Wednesday’s meeting of the IPKO included a fierce discussion regarding integrity and what the islands perceive as meddling in internal affairs by the Second Chamber. Members of the Second Chamber André Bosman of the liberal democratic VVD party and Ronald van Raak of the Socialist Party (SP) said it was important in the interest of integrity to address each other in case of alleged integrity violations.
Member of the Curaçao Parliament Alex Rosaria of the PAIS party said that the focus in discussions on integrity should not only be on individual politicians, but also on institutional integrity. And that institutional integrity could only be achieved through a Dispute Regulation (“geschillenregeling”) for the Kingdom.
“Having no Dispute Regulation or constitutional vetting is not good governance. We should also have the guts to talk about that. We need checks and balances on that level too. For me it is unacceptable that we speak about good governance without a Dispute Regulation,” said Rosaria.
“Integrity has to do with rules and checks, addressing your neighbour,” said Ronald van Raak, who proceeded to talk about the online gambling industry in Curaçao and the billions that are made in this sector without the proper supervision from the side of the Curaçao Government. He said he wanted to work with the Dutch Caribbean countries to get all information on this matter so it could be tackled.
Member of the Curaçao Parliament Glenn Sulvaran (independent) struck back at Van Raak. He cited a recent report of the European Union (EU) which described the Netherlands as a major producer of synthetic drugs. “The report made it look like the Netherlands is as bad as Colombia and Mexico combined. You have to explain this one to me,” Sulvaran said, addressing Van Raak.
“In Curaçao we have a saying, don’t turn on the lights on the road and leave your house in the dark,” said Sulvaran, who made clear in an angry tone that he didn’t accept Van Raak’s “gross insults” towards Curaçao.
Van Raak responded that in his opinion the Curaçao Parliament ditched its responsibility and looked the other way. “The Curaçao Parliament would rather remain sitting in the dark,” he said. He called on the Parliament to assume its responsibility and have the matter investigated.
Chairman of the Curaçao Parliament Mike Franco and Member Zita Jesus-Leito pointed out that the Parliament had asked for an investigation by the General Audit Chamber of the local telecommunications provider UTS which Van Raak says facilitates the online gambling sector.
“We were not allowed to have the Audit Chamber carry out that assessment because it concerns a company. We also have our limitations as a Parliament,” said Franco. Jesus-Leito added that an investigation of the online gambling industry would be a “good thing, good for the entire Kingdom.”
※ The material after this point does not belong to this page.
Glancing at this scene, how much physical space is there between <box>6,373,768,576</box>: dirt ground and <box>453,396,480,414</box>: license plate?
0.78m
Jesus-Leito did object to what she called “finger-pointing” by Van Raak. Instead, she said, “We should remain calm and analyse things carefully. We will surely investigate if something is wrong.” André Bosman warned that strict supervision, and accompanying control by the Parliament was essential. “Otherwise you become very vulnerable as a country.”
Member of the Curaçao Parliament Elmer “Kadè” Wilsoe offered a hand to make peace. “We should solve this together. Things don’t get solved with accusations, because that never results in a solution. Cooperation does.”
In the end the Parliaments agreed to exchange information on matters relating to integrity. Wescot-Williams and De Weever remarked that St. Maarten had already taken various steps to regulate party financing and to improve integrity in Government in general.
Wescot-Williams said that in St. Maarten a lot of investigations had taken place in this area and that the recommendations of these reports were being carried out. “There is still a lot to do, but a lot has happened already,” she said.